Making a book recommendation service from scratch.
I read about 30–40 books a year. Not to be morbid, but this equates to only reading about 3,000 books in my lifetime. Since there are millions of books that exist,1 it means that I can only consume a fraction of a fraction of a percent of them. This exceptionally limited scope of my eventual reading repertoire is my motivation to find a systematic method to acquiring good book suggestions.
I’ve noticed that there are five major problems that prevent me from continuing to use the major services like Goodreads and Amazon for book recommendations.
One of the best approaches to finding a new book to read is to look for books with a similar genre. The genre of Weaveworld is classified as “dark fantasy horror” according to Amazon, which is a good approximation of the book. And since this is a pretty specific genre it should provide good recommendations that are similar, right? Unfortunately, no.
On Amazon I can lookup the top sellers for this genre, “dark fantasy horror,” and try to find a book from those. Here is what I see, looking at the top six sellers on this particular day from Amazon:
If the titles and the book covers don’t give it away (although you should not judge a book by its cover), three of the six top sellers for the “dark fantasy horror” genre have descriptions that contain phrases like “sexy”, “adult urban” or “a budding romance.” I do not judge people that like these books, but I would argue that these are in the wrong category. Even though these might have elements of “dark fantasy horror”, it seems that their main themes are adult. (You are probably thinking, this can be solved using multiple genres. You are right, read on!).
⁂
Instruction>
Update the book recommendation text from the words starting with "I read about" and going on through "good book suggestions.", replacing "repertoire" with "collection".

Provided data>
⁂
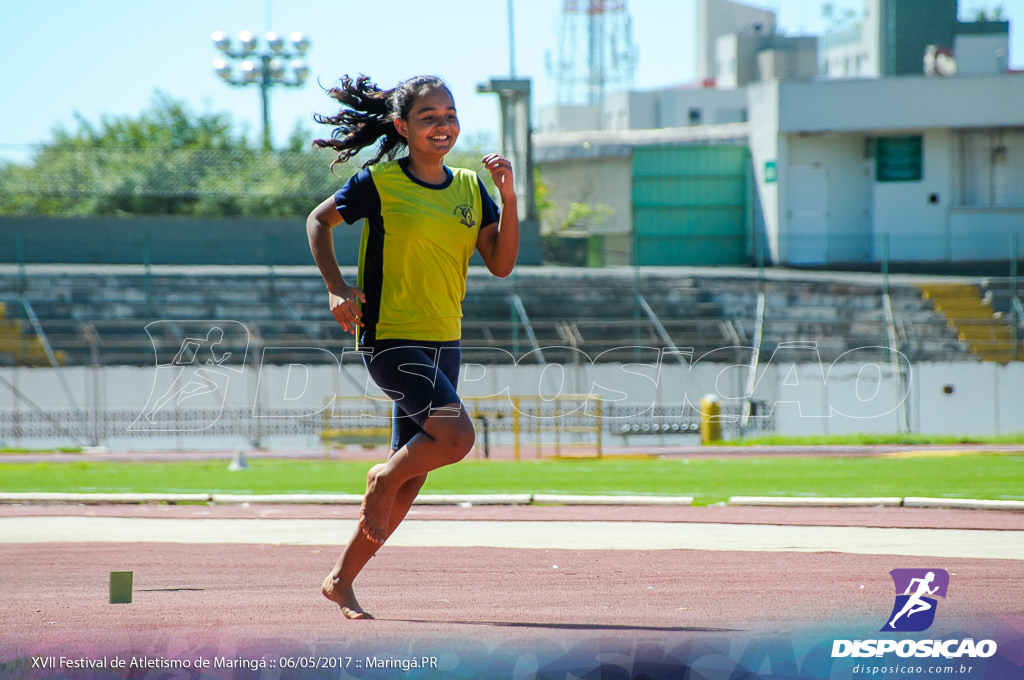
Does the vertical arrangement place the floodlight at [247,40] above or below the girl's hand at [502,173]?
above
⁂
Task answer>
I read about 30–40 books a year. Not to be morbid, but this equates to only reading about 3,000 books in my lifetime. Since there are millions of books that exist,1 it means that I can only consume a fraction of a fraction of a percent of them. This exceptionally limited scope of my eventual reading collection is my motivation to find a systematic method to acquiring good book suggestions.